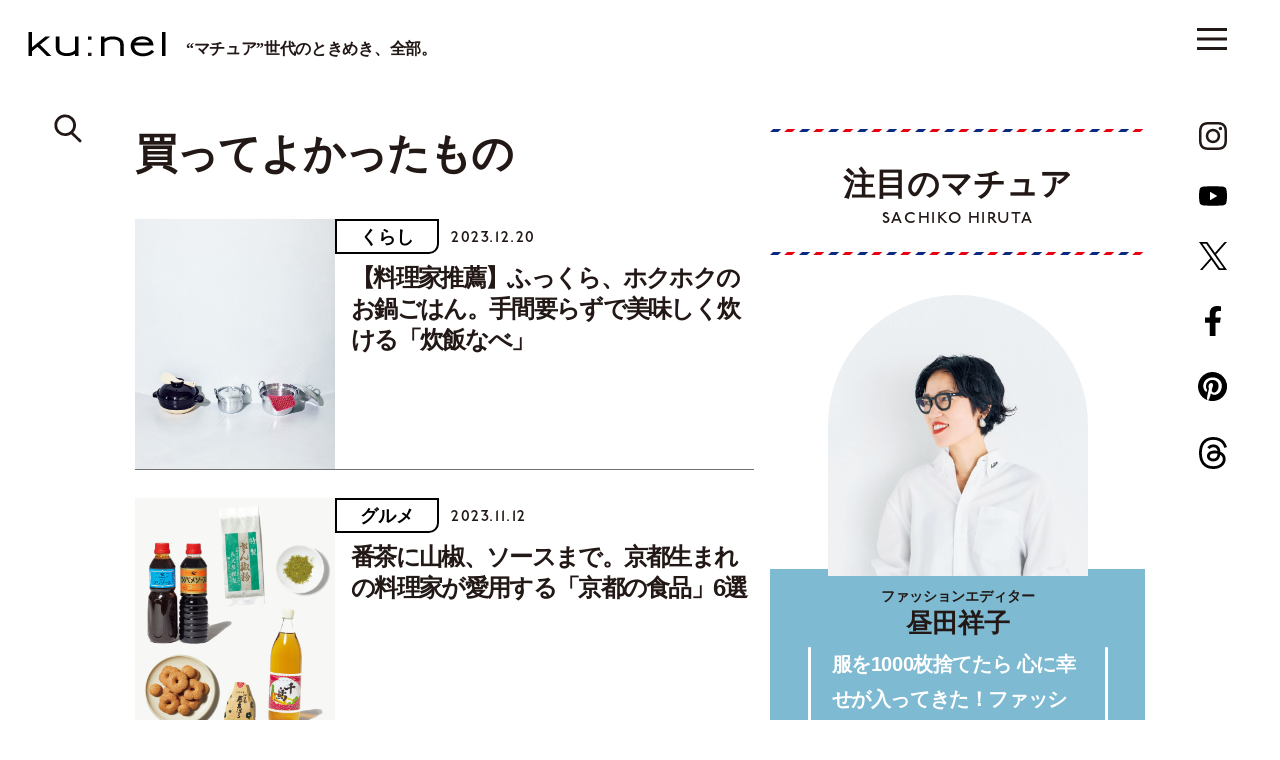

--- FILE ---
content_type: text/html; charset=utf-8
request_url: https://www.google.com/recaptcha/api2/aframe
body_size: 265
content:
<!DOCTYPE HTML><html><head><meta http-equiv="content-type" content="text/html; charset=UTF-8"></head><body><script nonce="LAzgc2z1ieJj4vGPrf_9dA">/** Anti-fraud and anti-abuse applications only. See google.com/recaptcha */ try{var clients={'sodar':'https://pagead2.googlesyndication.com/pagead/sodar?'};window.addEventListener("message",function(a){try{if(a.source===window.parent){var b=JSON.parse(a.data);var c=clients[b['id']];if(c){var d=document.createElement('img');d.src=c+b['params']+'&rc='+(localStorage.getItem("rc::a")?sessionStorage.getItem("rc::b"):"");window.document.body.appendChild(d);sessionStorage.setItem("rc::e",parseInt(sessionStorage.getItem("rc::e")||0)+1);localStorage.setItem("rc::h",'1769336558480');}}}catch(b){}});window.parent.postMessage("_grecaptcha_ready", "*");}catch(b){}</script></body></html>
■ ■ ■ ■ ■
*What the task requires*. Omit any images, then output the listing exactly.

*Reply to the task*.
--- FILE ---
content_type: text/html; charset=utf-8
request_url: https://www.google.com/recaptcha/api2/aframe
body_size: 265
content:
<!DOCTYPE HTML><html><head><meta http-equiv="content-type" content="text/html; charset=UTF-8"></head><body><script nonce="LAzgc2z1ieJj4vGPrf_9dA">/** Anti-fraud and anti-abuse applications only. See google.com/recaptcha */ try{var clients={'sodar':'https://pagead2.googlesyndication.com/pagead/sodar?'};window.addEventListener("message",function(a){try{if(a.source===window.parent){var b=JSON.parse(a.data);var c=clients[b['id']];if(c){var d=document.createElement('img');d.src=c+b['params']+'&rc='+(localStorage.getItem("rc::a")?sessionStorage.getItem("rc::b"):"");window.document.body.appendChild(d);sessionStorage.setItem("rc::e",parseInt(sessionStorage.getItem("rc::e")||0)+1);localStorage.setItem("rc::h",'1769336558480');}}}catch(b){}});window.parent.postMessage("_grecaptcha_ready", "*");}catch(b){}</script></body></html>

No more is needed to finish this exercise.